= Vasa Mihich =

American painter

Untitled by Vasa Mihich, 1975, Honolulu Museum of Art

Vasa Velizar Mihich (born 1933, former Yugoslavia), known as Vasa, is an American artist based in Los Angeles, California and is a prominent figure in the Color Field movement.

Born in Yugoslavia, Vasa has lived in Los Angeles since his arrival in the United States in 1960. He is an academically trained painter and was a professor at the University of California, Los Angeles in the Department of Design and Media Arts. He taught theories of color to understand interdependence and interaction of color and form, color and quantity, color and placement, and after-image.

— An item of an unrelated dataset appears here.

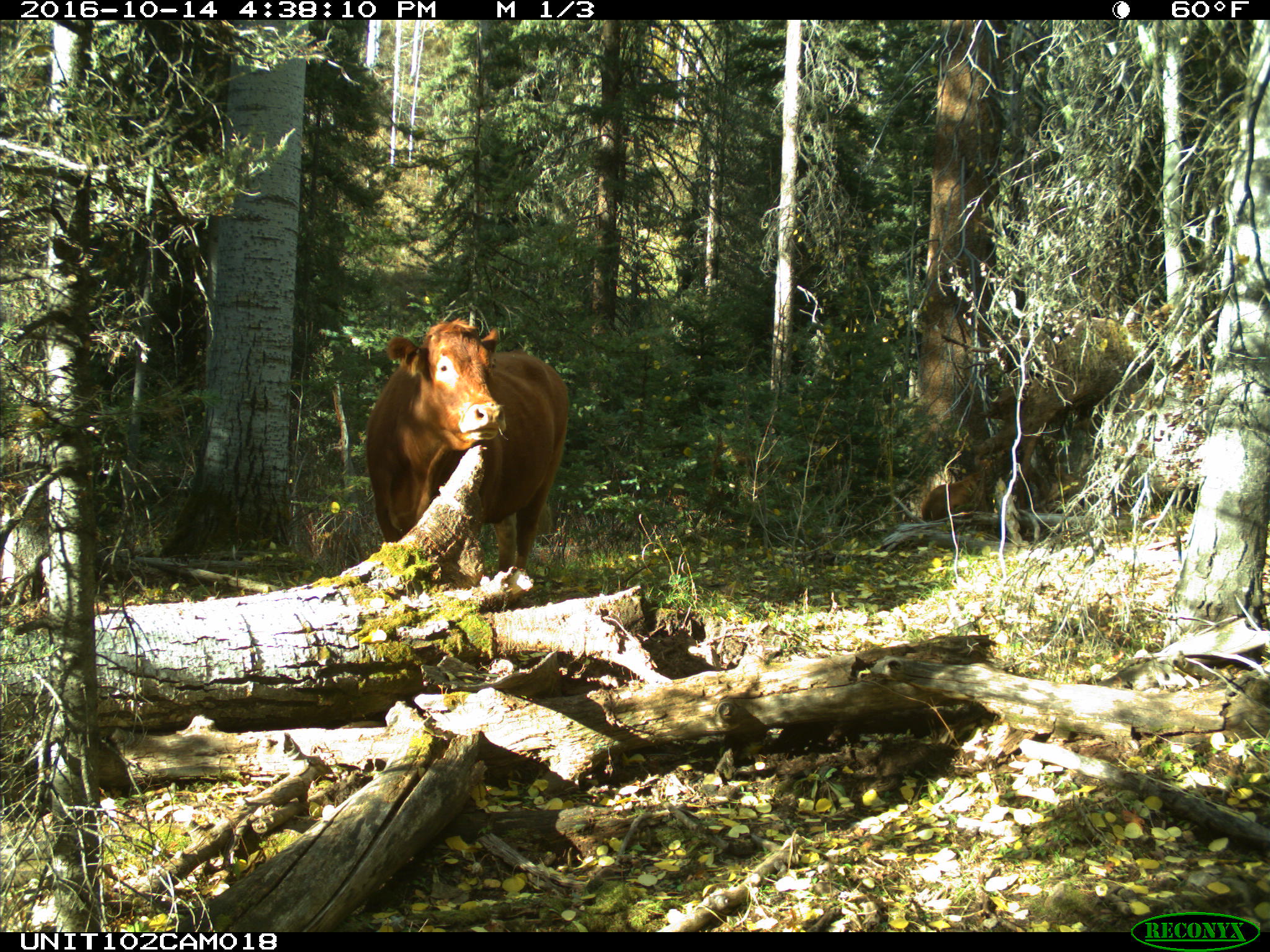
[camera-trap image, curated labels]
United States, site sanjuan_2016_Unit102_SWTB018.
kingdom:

Now retired as a professor emeritus, Vasa focuses on his conceptual art practice. His studio, designed to accommodate the technology required for his work, is located in the heart of Los Angeles. He makes laminated acrylic sculptures that reflect and refract light. He has had solo exhibitions at galleries in the United States, Japan, Italy and Serbia, including the Museum of Contemporary Art, Belgrade, the San Diego Museum of Art, and the Palm Springs Desert Museum.

Vasa is best known for his sculptures made from colored pieces of acrylic. Untitled from 1975, in the collection of the Honolulu Museum of Art, demonstrates the effect of these minimalist sculptures. The Denver Art Museum, the Hammer Museum (Los Angeles), the Hirshhorn Museum and Sculpture Garden (Washington, D.C.), the Honolulu Museum of Art, The Phillips Collection (Washington, D.C.), the Royal Museums of Fine Arts of Belgium (Brussels), the San Diego Museum of Art, the San Francisco Museum of Modern Art, and the Wilhelm Lehmbruck Museum (Duisburg, Germany) are among the public collections holding work by Vasa Mihich.